Put the data starting at the line containing "In this provided" and ending at the line containing "15.3 meters" into a two-column CSV with the headers text and answer. Each row should hold one text and its answer, each in a single quoted field with line breaks replaced by spaces.

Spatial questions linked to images

◆ ◆ ◆

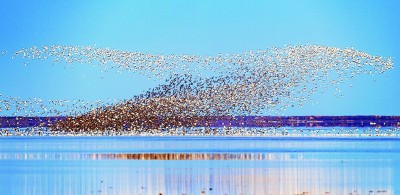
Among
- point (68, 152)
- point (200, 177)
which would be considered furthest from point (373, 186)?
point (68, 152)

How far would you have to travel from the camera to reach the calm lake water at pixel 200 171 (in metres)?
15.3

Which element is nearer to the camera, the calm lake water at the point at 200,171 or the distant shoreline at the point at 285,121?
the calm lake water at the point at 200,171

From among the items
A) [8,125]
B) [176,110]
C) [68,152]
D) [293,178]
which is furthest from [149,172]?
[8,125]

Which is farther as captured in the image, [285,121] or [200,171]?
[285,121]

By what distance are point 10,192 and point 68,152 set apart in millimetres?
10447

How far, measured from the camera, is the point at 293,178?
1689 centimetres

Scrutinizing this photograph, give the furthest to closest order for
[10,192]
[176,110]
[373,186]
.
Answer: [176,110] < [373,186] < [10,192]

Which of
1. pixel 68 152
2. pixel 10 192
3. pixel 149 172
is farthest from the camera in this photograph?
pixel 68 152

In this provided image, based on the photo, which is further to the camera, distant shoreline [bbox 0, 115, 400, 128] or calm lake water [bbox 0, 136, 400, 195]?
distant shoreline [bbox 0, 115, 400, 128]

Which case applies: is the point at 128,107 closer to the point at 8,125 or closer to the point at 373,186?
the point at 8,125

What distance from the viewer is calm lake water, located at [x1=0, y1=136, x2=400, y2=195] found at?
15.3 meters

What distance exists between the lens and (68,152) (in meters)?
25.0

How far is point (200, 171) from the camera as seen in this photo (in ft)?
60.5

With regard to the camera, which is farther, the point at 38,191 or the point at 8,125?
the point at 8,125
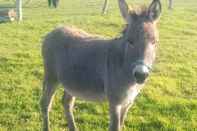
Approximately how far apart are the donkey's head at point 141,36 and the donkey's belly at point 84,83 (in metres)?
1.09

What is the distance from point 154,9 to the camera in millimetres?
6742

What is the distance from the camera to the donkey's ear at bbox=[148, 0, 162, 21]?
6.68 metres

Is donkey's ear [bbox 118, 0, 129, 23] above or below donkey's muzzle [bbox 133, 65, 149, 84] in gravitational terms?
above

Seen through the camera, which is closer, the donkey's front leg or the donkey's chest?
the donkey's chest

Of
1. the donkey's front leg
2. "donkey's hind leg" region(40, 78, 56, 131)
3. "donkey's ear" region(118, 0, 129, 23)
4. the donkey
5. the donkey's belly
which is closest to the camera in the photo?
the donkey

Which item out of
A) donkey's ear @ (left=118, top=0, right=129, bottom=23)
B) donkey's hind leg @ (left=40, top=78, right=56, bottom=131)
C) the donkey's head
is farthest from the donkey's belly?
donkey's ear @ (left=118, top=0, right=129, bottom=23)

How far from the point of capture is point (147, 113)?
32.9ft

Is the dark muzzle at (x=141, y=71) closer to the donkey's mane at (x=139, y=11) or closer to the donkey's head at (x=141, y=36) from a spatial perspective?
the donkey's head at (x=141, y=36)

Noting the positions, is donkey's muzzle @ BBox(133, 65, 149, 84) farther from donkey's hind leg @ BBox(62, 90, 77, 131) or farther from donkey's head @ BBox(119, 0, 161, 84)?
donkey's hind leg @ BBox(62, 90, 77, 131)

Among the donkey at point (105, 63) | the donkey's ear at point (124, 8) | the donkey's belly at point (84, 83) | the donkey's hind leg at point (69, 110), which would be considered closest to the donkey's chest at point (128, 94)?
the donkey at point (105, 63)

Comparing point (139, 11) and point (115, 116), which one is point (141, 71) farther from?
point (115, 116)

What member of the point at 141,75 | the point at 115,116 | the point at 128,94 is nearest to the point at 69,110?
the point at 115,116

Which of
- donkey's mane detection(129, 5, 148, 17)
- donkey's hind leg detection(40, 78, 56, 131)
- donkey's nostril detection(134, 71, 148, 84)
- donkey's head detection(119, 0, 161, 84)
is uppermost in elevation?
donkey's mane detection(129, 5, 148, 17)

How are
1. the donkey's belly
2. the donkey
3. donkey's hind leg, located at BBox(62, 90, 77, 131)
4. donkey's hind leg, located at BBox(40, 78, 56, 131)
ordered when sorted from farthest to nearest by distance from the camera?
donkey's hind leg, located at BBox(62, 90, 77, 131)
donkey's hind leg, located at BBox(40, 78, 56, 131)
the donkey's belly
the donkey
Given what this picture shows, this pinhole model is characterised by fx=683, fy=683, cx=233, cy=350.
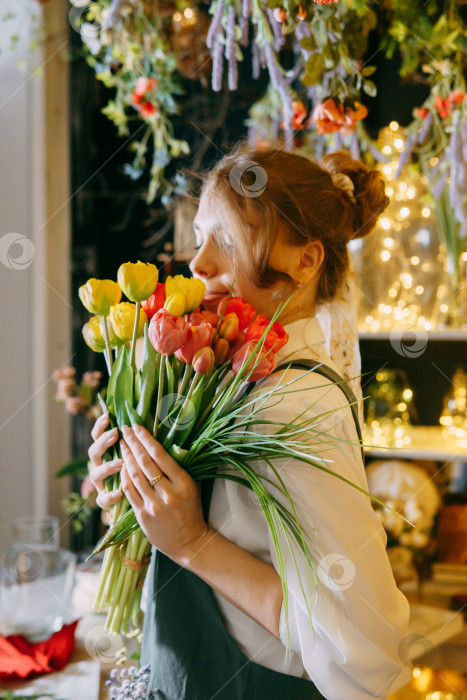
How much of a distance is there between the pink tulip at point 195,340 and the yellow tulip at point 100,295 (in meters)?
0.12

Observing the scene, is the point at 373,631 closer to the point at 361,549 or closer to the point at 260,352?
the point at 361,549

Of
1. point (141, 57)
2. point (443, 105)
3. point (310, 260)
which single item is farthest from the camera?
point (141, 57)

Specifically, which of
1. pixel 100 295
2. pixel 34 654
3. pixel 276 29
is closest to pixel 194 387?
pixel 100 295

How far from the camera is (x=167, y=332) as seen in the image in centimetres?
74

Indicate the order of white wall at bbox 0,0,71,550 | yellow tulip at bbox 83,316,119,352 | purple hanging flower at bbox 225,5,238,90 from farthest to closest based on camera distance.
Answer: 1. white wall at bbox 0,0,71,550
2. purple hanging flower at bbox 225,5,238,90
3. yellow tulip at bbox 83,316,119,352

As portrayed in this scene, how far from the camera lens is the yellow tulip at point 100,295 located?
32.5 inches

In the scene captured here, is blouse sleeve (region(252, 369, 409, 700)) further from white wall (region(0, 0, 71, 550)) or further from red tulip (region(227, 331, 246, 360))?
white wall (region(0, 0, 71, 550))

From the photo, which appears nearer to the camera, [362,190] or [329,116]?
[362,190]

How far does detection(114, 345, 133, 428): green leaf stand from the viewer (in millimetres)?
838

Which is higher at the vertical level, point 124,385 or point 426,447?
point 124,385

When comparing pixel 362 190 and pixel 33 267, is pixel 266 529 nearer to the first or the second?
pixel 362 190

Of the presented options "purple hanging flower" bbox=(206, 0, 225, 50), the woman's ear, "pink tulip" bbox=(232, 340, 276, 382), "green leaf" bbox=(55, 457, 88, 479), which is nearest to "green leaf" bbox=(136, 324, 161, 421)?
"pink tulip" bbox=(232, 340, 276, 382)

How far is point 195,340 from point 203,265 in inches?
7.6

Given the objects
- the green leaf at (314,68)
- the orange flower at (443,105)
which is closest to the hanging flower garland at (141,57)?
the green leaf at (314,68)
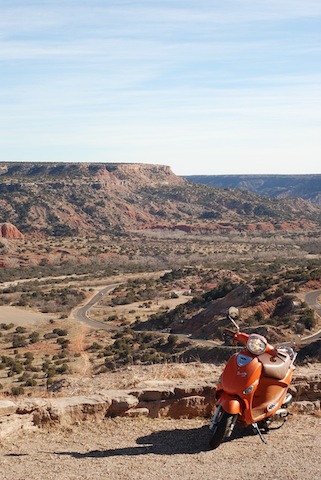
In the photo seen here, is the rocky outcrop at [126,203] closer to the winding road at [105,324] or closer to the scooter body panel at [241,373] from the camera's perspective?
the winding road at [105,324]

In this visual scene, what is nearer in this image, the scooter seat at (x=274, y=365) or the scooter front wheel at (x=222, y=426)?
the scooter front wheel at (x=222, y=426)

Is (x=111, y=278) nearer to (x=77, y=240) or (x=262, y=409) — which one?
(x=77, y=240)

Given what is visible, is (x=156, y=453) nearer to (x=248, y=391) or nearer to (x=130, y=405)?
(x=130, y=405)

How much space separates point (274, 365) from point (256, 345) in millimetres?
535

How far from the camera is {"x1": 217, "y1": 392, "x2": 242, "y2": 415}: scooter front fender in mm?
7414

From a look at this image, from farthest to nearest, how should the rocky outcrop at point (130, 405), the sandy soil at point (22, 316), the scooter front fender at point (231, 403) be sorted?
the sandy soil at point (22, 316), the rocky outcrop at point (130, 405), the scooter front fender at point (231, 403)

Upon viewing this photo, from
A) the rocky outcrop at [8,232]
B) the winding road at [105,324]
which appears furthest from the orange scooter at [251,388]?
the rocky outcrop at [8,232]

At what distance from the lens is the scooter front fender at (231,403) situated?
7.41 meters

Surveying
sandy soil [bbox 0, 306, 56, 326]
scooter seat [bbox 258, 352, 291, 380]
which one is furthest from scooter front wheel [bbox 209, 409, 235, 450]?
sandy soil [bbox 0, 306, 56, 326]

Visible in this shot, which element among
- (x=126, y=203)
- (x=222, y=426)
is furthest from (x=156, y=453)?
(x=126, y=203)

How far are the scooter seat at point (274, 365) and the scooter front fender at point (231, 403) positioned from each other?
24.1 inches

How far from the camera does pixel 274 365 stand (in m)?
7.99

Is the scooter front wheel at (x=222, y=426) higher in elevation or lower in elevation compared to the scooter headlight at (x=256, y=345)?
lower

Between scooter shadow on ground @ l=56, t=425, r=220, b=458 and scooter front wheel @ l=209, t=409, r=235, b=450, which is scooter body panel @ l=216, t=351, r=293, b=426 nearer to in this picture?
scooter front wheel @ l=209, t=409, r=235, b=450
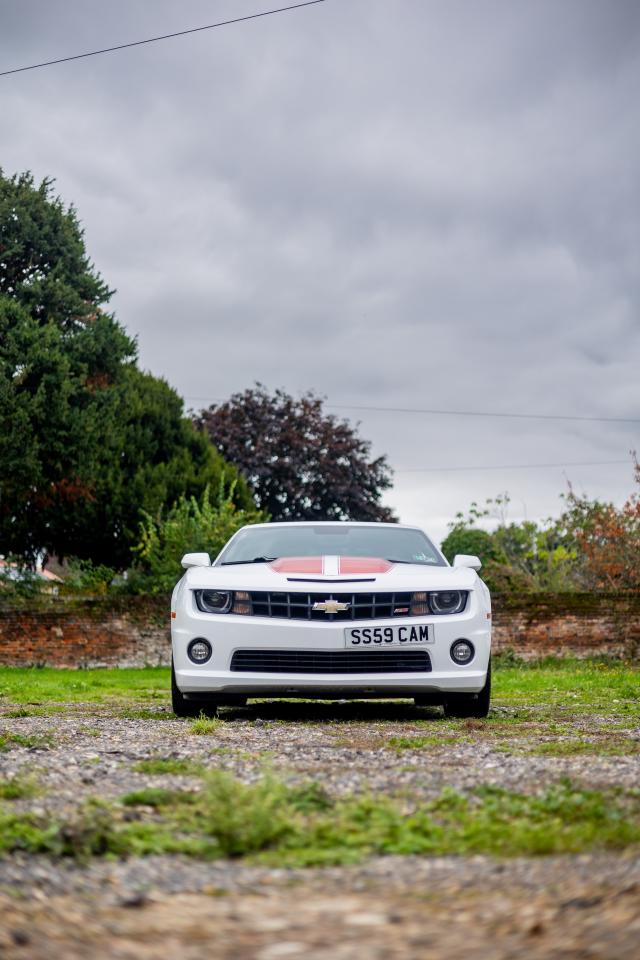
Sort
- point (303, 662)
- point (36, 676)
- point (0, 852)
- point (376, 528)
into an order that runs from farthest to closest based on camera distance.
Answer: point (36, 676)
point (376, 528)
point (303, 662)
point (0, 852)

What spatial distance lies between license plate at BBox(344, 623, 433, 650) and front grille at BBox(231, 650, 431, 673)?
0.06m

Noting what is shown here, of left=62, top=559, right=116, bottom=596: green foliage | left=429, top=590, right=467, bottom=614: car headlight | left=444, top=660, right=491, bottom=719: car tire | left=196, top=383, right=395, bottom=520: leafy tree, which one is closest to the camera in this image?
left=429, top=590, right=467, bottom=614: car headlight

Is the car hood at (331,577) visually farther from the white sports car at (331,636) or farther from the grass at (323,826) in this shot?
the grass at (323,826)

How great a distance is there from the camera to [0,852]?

◆ ◆ ◆

#### WRITTEN RESPONSE
text,answer
"In this provided image, based on the photo, which is further to the camera, distant shoreline [bbox 0, 115, 400, 128] or calm lake water [bbox 0, 136, 400, 195]?","distant shoreline [bbox 0, 115, 400, 128]"
"Which case applies: is the point at 128,107 closer to the point at 8,125 or closer to the point at 373,186?","the point at 8,125"
"What distance from the viewer is calm lake water, located at [x1=0, y1=136, x2=400, y2=195] found at?","15.3 meters"